— BEGIN MATERIAL —

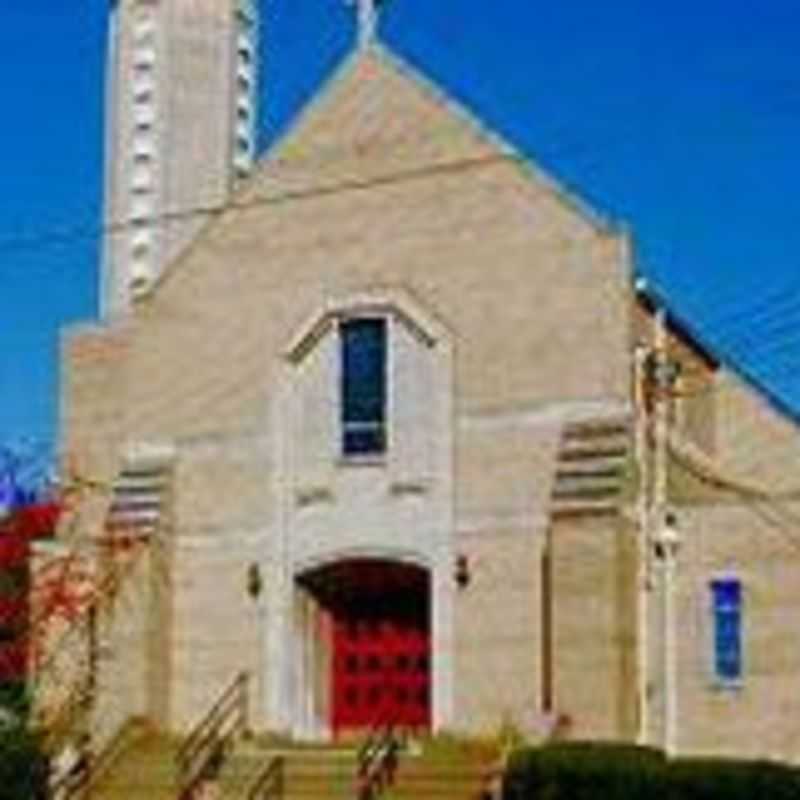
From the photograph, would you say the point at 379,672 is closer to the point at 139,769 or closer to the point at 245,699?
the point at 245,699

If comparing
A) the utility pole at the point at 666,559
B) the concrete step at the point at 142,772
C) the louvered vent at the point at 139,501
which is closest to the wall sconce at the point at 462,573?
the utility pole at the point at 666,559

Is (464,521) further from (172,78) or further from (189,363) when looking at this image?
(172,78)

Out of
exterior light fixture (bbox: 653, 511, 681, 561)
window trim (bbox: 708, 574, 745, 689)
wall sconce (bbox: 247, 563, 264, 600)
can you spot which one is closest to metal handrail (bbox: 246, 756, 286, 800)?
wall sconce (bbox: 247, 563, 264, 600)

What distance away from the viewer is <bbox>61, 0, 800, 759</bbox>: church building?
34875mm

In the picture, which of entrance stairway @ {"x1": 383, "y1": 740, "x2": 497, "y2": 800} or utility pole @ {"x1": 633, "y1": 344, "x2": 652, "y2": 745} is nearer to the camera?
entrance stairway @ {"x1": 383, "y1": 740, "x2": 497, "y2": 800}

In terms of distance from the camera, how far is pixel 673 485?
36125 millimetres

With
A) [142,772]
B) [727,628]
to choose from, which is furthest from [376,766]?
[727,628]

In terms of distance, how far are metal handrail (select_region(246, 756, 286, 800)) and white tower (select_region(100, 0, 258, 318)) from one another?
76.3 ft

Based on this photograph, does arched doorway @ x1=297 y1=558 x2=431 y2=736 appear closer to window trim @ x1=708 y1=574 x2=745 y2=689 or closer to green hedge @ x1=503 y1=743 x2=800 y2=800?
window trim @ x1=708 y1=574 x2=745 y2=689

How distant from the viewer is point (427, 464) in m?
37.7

— END MATERIAL —
— BEGIN MATERIAL —

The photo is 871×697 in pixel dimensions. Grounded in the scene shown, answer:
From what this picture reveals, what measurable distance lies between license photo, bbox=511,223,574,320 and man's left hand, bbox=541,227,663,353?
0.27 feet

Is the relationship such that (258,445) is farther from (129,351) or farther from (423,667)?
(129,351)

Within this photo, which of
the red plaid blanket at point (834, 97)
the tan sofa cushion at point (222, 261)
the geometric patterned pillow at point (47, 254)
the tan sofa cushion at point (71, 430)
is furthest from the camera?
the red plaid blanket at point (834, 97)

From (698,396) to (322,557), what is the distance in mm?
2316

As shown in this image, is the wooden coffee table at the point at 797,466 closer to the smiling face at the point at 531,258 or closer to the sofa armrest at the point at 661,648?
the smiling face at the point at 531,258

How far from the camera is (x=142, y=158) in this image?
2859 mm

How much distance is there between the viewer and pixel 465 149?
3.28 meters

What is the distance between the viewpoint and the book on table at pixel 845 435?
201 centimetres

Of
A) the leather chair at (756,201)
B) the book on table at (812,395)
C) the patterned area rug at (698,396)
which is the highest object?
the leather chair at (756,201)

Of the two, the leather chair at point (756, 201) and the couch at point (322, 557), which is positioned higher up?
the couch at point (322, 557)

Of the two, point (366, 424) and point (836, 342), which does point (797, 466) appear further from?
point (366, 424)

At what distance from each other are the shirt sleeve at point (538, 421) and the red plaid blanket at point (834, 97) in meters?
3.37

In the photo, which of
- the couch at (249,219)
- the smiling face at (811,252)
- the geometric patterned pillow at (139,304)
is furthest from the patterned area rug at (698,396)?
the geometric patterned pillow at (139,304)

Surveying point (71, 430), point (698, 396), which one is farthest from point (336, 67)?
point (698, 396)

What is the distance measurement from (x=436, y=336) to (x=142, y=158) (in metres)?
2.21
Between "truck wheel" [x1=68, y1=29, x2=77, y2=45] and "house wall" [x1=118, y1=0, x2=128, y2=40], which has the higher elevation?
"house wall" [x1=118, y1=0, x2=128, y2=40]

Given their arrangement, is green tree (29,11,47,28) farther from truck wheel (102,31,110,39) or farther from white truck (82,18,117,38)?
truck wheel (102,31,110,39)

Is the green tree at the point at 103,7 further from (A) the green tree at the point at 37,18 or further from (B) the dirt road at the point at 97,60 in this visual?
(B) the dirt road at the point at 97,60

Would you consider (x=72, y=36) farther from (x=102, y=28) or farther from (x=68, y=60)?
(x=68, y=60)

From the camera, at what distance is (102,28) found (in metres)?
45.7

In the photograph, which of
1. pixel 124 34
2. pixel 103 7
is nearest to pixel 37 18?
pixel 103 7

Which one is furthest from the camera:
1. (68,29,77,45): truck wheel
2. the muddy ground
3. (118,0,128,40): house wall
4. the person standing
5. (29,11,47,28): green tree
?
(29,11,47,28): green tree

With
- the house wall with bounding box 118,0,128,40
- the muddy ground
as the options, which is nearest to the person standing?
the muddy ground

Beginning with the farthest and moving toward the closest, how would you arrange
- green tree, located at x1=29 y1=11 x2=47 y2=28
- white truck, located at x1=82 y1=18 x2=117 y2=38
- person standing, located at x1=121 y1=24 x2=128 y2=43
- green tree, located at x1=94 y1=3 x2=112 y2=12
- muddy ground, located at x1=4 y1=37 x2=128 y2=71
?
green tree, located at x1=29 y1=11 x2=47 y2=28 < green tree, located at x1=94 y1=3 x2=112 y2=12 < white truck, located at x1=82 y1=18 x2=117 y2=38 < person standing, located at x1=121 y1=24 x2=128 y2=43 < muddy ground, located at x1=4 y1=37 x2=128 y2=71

— END MATERIAL —

● WORK TO BE COMPLETED: Pull every line from the material above that contains the word "person" and copy each one in full. Case counts, so match only that capitalization.

● ANSWER FOR THE TASK:
4. the person standing
as the options, which is nearest to the person standing?
- person standing, located at x1=121 y1=24 x2=128 y2=43
green tree, located at x1=29 y1=11 x2=47 y2=28 < green tree, located at x1=94 y1=3 x2=112 y2=12 < white truck, located at x1=82 y1=18 x2=117 y2=38 < person standing, located at x1=121 y1=24 x2=128 y2=43 < muddy ground, located at x1=4 y1=37 x2=128 y2=71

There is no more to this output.